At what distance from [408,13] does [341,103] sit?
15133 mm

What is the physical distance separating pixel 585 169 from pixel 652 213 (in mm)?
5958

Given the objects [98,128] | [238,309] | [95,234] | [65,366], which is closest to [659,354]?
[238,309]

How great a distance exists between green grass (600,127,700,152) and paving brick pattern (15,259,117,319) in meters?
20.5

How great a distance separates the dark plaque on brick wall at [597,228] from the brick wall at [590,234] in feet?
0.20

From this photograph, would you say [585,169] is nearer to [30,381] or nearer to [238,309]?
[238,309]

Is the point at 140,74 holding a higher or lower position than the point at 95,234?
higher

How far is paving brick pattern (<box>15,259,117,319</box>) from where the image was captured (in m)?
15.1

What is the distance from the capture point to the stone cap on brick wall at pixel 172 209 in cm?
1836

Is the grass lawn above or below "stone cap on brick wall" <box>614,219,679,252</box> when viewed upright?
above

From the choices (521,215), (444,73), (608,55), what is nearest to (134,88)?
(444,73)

**TASK**
Format all the items above as a JSON list of strings with one string for each line, leaving out the blank lines.

**ANSWER FOR THIS EXERCISE**
[
  "At what distance from [408,13] does [341,103] sit?",
  "15133 mm",
  "What is the physical distance separating pixel 585 169 from pixel 652 213 (in mm)?",
  "5958",
  "Given the objects [98,128] | [238,309] | [95,234] | [65,366], which is closest to [659,354]?",
  "[238,309]",
  "How great a distance exists between green grass (600,127,700,152) and paving brick pattern (15,259,117,319) in meters?",
  "20.5",
  "How great a distance separates the dark plaque on brick wall at [597,228] from the brick wall at [590,234] in feet?",
  "0.20",
  "From this photograph, would you say [585,169] is nearer to [30,381] or nearer to [238,309]?",
  "[238,309]",
  "Is the point at 140,74 holding a higher or lower position than the point at 95,234?",
  "higher",
  "How far is paving brick pattern (<box>15,259,117,319</box>) from where the image was captured (in m)?",
  "15.1",
  "What is the distance from the capture point to the stone cap on brick wall at pixel 172 209 in cm?",
  "1836",
  "Is the grass lawn above or below \"stone cap on brick wall\" <box>614,219,679,252</box> when viewed upright?",
  "above",
  "From the choices (521,215), (444,73), (608,55), what is nearest to (134,88)?",
  "(444,73)"
]